How does a New York snake smell their environment?

All animals have sensory organs which helps them to navigate around their environment. For other animals, they have well-defined nostrils that they use in picking up food scent. However, for snakes, their nostrils are not developed for smelling. Snakes use their nostrils to absorb oxygen from the environment into their lungs. To be able to smell, they make use of a different part of their body in smelling their environment.



Most species of Westchester snakes have poor eye sights and they rely on their sense of smell to be able to move about and perform other tasks. Without nostrils present for smelling, snakes make use of their tongues to smell their environment and move about.

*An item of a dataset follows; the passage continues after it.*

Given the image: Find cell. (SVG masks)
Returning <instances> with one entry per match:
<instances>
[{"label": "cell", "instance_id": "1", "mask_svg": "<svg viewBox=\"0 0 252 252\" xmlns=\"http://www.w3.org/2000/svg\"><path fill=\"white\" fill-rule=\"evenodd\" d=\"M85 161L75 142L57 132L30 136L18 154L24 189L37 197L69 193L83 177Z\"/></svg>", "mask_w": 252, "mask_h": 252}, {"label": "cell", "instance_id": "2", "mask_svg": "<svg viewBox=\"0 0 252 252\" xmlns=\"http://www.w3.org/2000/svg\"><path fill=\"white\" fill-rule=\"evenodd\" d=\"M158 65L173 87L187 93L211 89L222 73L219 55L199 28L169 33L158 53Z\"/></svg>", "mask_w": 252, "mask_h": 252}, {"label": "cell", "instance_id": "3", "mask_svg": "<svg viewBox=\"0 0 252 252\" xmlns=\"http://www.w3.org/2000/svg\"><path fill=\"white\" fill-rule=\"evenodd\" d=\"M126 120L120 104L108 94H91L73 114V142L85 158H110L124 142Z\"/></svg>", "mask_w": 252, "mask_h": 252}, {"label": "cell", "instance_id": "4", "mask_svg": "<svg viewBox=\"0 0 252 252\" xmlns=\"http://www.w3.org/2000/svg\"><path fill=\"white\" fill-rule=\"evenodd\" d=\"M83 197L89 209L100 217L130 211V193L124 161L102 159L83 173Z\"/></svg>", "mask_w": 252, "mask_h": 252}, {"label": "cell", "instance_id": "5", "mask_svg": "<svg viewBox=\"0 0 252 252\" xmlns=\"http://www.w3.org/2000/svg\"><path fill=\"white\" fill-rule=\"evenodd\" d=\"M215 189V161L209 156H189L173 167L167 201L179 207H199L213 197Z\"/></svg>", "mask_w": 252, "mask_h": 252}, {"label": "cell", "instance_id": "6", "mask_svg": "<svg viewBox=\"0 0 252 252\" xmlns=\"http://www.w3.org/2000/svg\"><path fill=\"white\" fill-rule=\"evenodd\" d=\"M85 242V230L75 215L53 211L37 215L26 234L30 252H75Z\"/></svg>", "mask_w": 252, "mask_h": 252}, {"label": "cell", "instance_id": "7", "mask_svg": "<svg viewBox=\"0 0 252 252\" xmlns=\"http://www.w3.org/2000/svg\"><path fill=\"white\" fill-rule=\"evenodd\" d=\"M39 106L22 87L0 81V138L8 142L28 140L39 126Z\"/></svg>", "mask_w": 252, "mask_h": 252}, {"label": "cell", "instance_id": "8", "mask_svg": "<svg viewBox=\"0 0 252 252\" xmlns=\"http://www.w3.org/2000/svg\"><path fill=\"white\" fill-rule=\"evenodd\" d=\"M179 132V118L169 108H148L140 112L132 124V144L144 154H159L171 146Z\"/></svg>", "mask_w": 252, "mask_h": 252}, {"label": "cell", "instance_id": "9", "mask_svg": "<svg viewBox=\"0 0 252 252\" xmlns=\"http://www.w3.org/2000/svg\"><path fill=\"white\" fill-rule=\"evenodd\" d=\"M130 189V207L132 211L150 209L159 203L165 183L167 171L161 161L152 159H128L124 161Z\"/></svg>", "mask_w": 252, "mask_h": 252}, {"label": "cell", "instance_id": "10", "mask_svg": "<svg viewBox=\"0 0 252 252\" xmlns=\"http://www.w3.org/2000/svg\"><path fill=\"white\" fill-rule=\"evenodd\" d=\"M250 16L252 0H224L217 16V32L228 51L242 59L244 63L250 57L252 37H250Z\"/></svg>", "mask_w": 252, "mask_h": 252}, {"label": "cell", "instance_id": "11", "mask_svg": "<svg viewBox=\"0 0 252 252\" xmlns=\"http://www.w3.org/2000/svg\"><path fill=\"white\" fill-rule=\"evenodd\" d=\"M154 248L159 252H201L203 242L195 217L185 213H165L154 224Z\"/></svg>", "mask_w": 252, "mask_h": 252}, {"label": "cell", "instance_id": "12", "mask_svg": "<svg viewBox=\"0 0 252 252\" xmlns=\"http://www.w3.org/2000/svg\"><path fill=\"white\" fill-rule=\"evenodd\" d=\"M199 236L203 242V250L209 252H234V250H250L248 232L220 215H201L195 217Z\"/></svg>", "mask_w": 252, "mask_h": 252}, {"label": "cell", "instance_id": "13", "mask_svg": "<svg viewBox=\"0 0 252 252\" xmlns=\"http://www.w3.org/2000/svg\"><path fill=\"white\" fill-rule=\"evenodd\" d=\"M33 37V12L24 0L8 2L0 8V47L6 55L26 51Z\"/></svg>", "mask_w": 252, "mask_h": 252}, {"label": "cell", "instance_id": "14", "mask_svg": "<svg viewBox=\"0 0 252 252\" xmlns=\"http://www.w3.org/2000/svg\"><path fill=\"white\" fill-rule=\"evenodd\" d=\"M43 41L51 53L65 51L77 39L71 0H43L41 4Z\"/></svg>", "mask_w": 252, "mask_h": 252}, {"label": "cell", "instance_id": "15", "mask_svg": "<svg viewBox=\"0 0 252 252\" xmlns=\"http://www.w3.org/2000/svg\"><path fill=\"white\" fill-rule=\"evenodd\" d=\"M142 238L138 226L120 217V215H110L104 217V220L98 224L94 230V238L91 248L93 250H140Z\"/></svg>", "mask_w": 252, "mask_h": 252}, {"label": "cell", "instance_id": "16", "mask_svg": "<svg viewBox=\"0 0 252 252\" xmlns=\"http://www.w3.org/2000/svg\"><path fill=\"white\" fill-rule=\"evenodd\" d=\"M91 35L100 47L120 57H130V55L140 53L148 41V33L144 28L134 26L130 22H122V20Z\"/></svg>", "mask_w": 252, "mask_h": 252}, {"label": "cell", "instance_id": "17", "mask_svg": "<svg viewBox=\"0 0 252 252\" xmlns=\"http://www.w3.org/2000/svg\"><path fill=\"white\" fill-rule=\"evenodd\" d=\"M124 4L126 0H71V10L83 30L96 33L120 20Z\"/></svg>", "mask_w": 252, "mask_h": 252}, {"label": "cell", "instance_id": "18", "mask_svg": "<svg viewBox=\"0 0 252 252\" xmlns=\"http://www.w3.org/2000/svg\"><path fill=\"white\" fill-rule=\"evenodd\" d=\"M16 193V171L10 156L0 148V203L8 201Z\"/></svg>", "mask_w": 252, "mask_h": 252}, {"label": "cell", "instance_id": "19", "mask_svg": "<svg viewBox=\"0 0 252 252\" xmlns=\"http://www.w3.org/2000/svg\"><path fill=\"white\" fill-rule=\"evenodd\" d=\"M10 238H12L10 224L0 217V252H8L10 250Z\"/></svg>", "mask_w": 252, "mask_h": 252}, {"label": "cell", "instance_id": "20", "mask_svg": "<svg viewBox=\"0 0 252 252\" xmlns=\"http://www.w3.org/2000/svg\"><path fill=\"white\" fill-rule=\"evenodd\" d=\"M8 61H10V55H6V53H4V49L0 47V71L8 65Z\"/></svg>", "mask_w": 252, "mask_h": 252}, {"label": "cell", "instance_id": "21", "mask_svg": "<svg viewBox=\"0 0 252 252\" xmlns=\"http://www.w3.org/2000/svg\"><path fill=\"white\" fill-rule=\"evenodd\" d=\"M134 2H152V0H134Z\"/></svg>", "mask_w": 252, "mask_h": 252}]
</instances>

They flick their tongue out of their mouth and in the process gather information on their environment which they use in mobility. The Jacobson’s organ is an organ present at the top of the mouth of a snake. When a snake sends out its tongue, it picks up scent and odor from it surrounding and sends the tongue back into the mouth. Inside the mouth, the tongue gets inserted into the Jacobson’s organ where the scent is processed. The brain is then informed of the nature of the scent which allows it to act accordingly.

With the information from the Jacobson’s organ, the Westchester snake performs a lot of tasks which includes feeding, mating, or defense and movement. To feed, the snake smells the environment, and if there is a prey nearby, the snake traces the prey using its scent which allows it to position itself to attack its prey. Snake rely heavily on the sense of smell to track down prey and they use their tongues in doing so. It is believed that a snake can smell a prey from more than 20 feet away and can tell what type of animal it is by merely using its tongue.

The tongue is usually moist, which makes it easy to taste the air around and collect chemicals which are sent to the brain for identification. It is important to note that snakes are not the only animals with the Jacobson’s organ, animals such as horses, salamanders, cats, turtles, and lizards all have the Jacobson’s organ. But of all these animals, only the snake and lizard use their tongues in tasting their environment and processing the information through this organ.

Some snakes are also capable of getting information of their environment by the aid of heat sensors in their body. Pythons and vipers, for example, can monitor the heat that is generated by the presence of other animals. They use this information in tracking down the heat source and if it happens to be a prey, they can position themselves properly to attack it.

Without the tongue on a snake, it wouldn’t be able to carry out its activities properly. It will be almost impossible to understand its surrounding which will make it impossible, for it to move, feed, mate, or defend itself from other predators in the wild.